Azerbaycan‘ın başkenti Bakü’de, Bakü Yunus Emre Enstitüsü ve Musiki Eğitim Vakfı tarafından Türk Sanat Müziği konseri düzenlendi.
Kültür ve Turizm Bakanlığının katkılarıyla Uluslararası Muğam Merkezi’nde gerçekleştirilen “Ah Bu Gönül Şarkıları” konserini çok sayıda sanatsever izledi.
Konserde Selahattin Pınar, Sadettin Kaynak, Münir Nureddin Selçuk ve Avni Anıl gibi Türk Sanat Müziği’nin usta bestecilerinin eserlerini, solist Burcu Göktürk seslendirdi.
Ayrıca, Azerbaycan’ın sevilen şarkıları konserde nihavent makamında seslendirildi.
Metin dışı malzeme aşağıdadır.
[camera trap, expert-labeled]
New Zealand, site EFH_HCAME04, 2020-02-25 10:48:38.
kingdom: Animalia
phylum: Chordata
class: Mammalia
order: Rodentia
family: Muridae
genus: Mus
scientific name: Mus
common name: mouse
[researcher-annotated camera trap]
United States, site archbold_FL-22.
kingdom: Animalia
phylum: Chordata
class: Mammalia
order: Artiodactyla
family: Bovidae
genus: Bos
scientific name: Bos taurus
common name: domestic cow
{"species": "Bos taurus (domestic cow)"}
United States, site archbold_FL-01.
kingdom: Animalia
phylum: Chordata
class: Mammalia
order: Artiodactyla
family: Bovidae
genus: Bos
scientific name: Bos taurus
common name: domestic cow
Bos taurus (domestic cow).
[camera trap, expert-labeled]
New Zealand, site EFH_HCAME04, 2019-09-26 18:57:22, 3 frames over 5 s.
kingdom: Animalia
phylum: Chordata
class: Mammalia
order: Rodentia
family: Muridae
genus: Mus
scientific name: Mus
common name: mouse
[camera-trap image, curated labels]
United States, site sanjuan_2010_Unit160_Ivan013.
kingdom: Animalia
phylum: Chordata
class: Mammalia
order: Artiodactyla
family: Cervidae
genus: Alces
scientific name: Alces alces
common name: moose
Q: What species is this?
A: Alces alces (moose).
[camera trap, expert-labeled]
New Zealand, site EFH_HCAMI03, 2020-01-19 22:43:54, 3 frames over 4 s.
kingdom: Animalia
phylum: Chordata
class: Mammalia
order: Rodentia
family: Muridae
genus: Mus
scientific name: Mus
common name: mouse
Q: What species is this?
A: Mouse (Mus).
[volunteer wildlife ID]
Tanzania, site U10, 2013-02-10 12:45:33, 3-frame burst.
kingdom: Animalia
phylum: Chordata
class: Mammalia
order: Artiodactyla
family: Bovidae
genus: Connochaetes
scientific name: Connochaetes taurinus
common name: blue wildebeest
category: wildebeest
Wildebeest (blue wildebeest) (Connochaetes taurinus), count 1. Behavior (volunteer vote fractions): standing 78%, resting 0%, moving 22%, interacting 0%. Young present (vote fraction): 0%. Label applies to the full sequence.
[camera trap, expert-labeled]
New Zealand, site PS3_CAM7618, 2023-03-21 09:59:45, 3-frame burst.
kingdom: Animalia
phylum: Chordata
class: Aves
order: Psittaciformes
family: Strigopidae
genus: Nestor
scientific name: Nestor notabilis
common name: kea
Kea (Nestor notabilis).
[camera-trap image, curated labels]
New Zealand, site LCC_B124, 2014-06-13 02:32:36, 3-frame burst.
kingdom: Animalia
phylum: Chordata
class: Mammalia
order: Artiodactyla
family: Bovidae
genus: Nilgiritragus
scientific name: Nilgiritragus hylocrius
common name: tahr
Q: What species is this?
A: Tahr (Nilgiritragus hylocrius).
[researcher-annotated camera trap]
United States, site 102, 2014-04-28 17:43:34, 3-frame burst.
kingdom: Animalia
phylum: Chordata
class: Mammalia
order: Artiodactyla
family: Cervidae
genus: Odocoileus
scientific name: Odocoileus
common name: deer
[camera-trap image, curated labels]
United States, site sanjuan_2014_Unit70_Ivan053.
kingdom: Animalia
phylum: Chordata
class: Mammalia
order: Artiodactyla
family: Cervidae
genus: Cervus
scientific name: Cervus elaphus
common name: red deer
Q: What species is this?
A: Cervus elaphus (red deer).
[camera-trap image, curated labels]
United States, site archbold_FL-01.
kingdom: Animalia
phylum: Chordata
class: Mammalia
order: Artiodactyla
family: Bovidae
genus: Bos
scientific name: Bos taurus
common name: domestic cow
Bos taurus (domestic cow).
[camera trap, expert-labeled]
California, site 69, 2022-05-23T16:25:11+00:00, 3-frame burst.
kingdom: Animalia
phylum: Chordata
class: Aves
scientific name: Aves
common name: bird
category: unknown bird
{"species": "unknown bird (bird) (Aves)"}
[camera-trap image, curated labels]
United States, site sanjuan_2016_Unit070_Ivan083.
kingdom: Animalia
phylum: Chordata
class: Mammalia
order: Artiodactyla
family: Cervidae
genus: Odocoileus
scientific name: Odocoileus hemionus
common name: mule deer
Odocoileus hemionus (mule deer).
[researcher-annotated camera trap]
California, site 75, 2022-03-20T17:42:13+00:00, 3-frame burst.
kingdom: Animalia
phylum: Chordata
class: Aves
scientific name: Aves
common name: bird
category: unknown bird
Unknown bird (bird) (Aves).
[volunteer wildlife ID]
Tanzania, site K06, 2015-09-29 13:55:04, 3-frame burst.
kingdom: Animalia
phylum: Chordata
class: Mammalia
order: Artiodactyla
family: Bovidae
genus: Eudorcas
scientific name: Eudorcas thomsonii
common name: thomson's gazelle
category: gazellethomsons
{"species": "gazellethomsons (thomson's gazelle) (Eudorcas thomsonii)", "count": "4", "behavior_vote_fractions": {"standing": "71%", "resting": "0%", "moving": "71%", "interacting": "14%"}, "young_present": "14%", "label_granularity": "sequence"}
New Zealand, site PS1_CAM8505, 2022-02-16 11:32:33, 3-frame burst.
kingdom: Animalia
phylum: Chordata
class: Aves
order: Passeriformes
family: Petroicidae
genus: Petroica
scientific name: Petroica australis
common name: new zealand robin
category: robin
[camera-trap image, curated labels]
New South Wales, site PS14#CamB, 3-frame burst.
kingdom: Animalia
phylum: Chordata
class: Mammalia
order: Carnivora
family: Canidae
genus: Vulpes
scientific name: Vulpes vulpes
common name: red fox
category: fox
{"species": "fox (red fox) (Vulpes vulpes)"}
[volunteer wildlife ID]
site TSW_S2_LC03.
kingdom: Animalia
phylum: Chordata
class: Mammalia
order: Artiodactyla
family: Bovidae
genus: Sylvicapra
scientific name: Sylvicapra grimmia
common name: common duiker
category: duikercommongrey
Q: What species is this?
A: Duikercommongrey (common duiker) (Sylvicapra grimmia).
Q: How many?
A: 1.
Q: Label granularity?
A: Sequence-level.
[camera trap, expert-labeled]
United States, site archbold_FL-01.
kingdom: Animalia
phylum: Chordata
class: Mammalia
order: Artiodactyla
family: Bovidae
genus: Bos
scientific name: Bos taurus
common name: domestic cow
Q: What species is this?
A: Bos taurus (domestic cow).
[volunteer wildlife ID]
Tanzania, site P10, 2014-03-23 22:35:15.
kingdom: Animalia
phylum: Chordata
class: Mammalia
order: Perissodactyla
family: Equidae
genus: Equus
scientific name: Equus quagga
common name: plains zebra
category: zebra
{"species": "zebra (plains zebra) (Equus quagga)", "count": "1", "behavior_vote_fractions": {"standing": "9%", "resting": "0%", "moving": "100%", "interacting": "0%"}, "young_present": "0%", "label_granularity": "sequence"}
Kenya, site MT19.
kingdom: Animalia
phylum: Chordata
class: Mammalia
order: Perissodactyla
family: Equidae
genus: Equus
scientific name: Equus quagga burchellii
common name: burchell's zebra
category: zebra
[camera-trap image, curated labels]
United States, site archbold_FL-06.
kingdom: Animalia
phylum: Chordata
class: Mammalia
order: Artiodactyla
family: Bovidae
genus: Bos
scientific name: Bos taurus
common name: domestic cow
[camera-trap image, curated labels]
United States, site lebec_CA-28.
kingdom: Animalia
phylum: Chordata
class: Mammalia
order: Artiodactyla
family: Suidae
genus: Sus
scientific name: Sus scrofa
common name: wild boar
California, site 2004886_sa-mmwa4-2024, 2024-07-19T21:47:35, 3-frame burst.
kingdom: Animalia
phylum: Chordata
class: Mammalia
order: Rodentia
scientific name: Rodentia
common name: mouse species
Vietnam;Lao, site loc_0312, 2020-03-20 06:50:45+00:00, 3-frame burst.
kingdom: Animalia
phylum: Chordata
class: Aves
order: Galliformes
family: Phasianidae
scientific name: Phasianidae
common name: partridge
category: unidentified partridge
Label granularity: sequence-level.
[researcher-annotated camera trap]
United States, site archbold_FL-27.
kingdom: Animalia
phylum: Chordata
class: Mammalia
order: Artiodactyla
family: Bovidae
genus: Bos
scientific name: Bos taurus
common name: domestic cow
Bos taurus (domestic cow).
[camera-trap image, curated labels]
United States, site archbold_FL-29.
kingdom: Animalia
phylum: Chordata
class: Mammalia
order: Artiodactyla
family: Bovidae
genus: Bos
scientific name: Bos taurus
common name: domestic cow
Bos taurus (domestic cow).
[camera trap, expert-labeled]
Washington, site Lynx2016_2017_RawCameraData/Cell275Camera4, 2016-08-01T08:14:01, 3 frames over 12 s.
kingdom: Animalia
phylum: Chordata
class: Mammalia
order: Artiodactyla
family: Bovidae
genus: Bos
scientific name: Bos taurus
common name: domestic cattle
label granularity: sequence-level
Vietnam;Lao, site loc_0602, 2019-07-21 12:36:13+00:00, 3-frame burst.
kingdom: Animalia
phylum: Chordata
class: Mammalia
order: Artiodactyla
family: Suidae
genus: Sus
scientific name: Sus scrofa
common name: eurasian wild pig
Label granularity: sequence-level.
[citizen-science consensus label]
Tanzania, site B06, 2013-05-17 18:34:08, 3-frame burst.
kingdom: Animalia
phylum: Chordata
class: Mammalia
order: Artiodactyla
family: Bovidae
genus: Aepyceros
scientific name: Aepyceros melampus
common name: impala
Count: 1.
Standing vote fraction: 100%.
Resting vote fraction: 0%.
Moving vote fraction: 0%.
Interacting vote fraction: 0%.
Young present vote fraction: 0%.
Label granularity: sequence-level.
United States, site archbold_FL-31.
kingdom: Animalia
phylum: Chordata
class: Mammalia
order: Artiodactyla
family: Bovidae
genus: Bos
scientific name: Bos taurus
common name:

Konser, Azerbaycanlı müzikseverlerin büyük beğenisi toplarken, izleyiciler sanatçıları ayakta alkışladı.
Musiki Eğitim Vakfı Başkanı Fikret Erkaya, yaptığı konuşmada kardeş ülke Azerbaycan’da bulunmaktan memnuniyet duyduklarını söyledi.
Erkaya, Türk milletinin meydana getirdiği şarkıları gönülden aldığını ve gönüllere taşıdığını belirterek, “Bu gönül şarkıları, muhabbetimizin ve beraberliğimizin ürünüdür. Hiçbir karşılık beklemeden birbirine vefa gösteren aziz Türk milleti, muhabbet dolu, gönül yoluna giden musiki eserleri üretmiştir. Bu gönül şarkılarını sizlerle paylaşmaktan mutluluk duyuyorum.” dedi.
Bakü Yunus Emre Enstitüsü Müdürü Selçuk Karakılıç, klasik Türk müziğinin, imparatorluk Türkiye’sinin ve Türk kültürünün geniş sınırlarını, kültürlerarası çeşitliliğini ve hoşgörüsünü yansıtan yüksek sanat eserleri olduğunu dile getirerek şunları kaydetti:
“Eski musiki, yani Türkiye’nin eskimeyen, bütün hayatını kuşatan, Türkiye’nin imparatorluk gibi büyük medeniyetini kuran ruhun, nefesin sesidir. Bu sesi anlamayan ve bilmeyen Türkiye’yi anlayamaz ve tanıyamaz. Zira Türkiye’nin kurucu dünyası ve rüyası bu sesin sahipleridir. Türk müziği her ne kadar bir dönem tek sesli diye eleştirilse ve bir yabancı gibi görünse de hakiki sesiyle geleneğin devam ettiricisidir ve medeniyetimizin müziğidir.”
Konserdeki şarkıların her birinin tarihi arka plana ve hikayeye sahip olduğunu anlatan Karakılıç, “Bu hikayelerin toplamı, Türkiye’nin geçirdiği kültürel çeşitliği, zengin ve seçkin bir medeniyeti, kalburüstü bir dünyayı temsil eder. Şarkıların tamamı Türkiye’dir ve Türk Sanat Müziği bizatihi Türkiye’nin kendisidir.” diye konuştu.
İzleyiciler arasında bulunan siyasal iletişimci Nur Tuğba Aktay, Türk müzik kültürünün ortak paydalarının yanı sıra kendilerini farklı ve özel kılan değerlere sahip hazine olduğunu vurguladı.
Türkiye ve Azerbaycan’ın ortak adımlarının Türk dünyasının birliği ve gücü için büyük anlam taşıdığına işaret eden Aktay, “Bugün burada, müziğin evrensel diliyle bu köklü dostluğu, kardeşliği ve dayanışmayı bir kez daha dile getiriyoruz. Müziğin sınırları aşan, kalpleri birleştiren gücüyle Türk dünyasının barış ve huzur için ne denli önemli olduğunu bir kez daha hatırlıyoruz.” ifadesini kullandı.